Quien dice confinamiento, dice la posibilidad del aburrimiento. Y el aburrimiento puede resultar una gran oportunidad (por supuesto, dejo de lado a aquellos que luchan contra la enfermedad y/o simplemente no pueden plantearse la posibilidad de aislarse quedándose en sus casas). Pero el aburrimiento, en esta sociedad de la positividad a ultranza, resulta problemático, desagradable, insoportable. Lo rechazamos de tal modo que nos hemos transformado en verdaderos ignorantes del asunto. Esa ignorancia define la situación en la que comúnmente nos encontramos y hasta cómo somos. Me atrevería a decir que no queremos saber nada del aburrimiento y buscamos escaparle continuamente. Y nada mejor para escaparle que la presunción de un mundo plenamente disponible. Esta es una de las ventajas de la tecnología. Nuestros aparatos, extensiones virtuales de nuestras manos y mentes, generan la ilusión de una disponibilidad inapelable. Pero claro, la pandemia ha transformado el mundo en indisponible, contradiciendo nuestras costumbres más afianzadas. Ni siquiera nos salva de este extrañamiento nuestra hiperconectividad hogareña. Hemos quedado, todos, cada uno a su manera, como en suspenso. El mundo dispuesto para nosotros, estable, ese que podemos a todo momento anticipar, se resquebraja y pone de manifiesto que, en el fondo, no había nada que lo sostuviera. El mundo de nuestras referencias y hábitos colgaba de la nada.

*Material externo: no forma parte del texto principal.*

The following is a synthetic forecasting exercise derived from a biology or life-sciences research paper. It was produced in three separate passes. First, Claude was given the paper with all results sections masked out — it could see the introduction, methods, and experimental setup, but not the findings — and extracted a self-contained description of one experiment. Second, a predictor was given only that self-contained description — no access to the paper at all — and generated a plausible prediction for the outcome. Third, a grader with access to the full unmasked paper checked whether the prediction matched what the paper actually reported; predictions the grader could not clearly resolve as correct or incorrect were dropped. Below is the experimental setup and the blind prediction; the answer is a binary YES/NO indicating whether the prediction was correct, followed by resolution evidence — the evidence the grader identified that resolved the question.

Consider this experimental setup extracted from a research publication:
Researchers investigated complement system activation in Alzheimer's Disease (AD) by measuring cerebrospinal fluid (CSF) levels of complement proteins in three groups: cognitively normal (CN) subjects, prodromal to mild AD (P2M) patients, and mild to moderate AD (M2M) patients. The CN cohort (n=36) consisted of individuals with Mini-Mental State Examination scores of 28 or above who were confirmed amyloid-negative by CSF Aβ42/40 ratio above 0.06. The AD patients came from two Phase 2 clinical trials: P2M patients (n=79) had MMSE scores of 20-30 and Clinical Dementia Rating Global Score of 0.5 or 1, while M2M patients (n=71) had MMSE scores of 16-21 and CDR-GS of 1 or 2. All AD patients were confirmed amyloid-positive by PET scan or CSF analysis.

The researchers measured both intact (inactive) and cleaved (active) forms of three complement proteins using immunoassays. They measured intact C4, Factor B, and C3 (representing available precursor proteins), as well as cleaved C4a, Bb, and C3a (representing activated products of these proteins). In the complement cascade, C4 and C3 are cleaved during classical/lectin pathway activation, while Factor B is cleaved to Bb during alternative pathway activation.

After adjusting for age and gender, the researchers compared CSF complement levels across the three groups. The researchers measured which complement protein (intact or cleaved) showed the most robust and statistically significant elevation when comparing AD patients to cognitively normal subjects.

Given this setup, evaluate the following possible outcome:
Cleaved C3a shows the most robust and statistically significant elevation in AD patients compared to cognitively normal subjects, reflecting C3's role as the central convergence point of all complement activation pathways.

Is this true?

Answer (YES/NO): NO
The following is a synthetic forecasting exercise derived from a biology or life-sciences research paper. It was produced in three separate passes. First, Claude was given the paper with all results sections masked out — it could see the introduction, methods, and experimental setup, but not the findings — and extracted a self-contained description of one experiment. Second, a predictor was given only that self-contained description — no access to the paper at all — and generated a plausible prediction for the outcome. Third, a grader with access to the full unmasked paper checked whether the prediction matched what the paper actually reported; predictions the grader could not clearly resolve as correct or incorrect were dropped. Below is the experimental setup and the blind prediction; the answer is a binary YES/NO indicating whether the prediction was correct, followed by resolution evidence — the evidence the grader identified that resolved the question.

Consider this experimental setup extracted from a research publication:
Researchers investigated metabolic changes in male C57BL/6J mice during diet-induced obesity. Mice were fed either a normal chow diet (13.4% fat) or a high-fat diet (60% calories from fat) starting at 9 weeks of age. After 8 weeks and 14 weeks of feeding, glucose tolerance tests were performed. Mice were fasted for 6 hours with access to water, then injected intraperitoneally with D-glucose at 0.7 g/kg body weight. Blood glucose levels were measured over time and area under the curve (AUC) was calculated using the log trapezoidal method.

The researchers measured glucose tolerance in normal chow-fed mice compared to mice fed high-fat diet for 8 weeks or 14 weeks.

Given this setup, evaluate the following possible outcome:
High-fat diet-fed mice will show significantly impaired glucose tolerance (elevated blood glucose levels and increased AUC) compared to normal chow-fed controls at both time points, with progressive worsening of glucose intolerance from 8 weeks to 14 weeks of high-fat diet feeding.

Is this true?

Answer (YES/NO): NO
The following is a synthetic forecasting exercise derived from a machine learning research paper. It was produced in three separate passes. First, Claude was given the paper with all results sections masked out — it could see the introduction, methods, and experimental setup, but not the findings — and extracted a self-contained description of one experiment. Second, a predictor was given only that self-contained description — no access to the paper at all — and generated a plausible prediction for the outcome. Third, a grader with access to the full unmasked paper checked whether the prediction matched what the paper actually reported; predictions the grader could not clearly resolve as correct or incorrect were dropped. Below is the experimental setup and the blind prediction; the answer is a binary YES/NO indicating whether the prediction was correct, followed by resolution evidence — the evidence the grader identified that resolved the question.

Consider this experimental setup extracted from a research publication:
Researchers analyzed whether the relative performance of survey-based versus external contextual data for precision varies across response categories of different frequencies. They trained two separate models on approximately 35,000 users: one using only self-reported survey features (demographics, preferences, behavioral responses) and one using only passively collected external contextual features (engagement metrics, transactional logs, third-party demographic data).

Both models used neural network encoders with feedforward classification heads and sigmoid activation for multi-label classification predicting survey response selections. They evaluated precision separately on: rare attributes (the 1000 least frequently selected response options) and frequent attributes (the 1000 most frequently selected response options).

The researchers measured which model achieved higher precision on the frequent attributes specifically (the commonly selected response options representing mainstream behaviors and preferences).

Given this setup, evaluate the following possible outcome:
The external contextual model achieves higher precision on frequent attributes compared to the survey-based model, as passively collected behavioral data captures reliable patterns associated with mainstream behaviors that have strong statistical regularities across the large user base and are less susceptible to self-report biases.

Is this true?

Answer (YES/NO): YES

¿Seremos capaces de habitar la duración de este tiempo que se dilata? ¿Resolveremos no luchar, ni actuar siquiera, contra la llegada del profundo aburrimiento? ¿O dejaremos por fin que su tono nos acoja y así aprender de él? Si así fuera, experimentaríamos, quién sabe, una revolución en nuestra sensibilidad. Aprovecharíamos entonces la posibilidad de preguntarnos, otra vez, como una nueva primera vez, algunas cuestiones esenciales: acerca del horizonte compartido del mundo familiar hoy perdido, de la finitud que la ruptura del mundo supone y sobre el extrañamiento, ese instante de soledad que siempre seremos.
La experiencia del aburrimiento podría revelarse entonces como una manera de preparar la celebración que aguarda al final de la convalecencia y que tal vez, ojalá, nos encuentre distintos.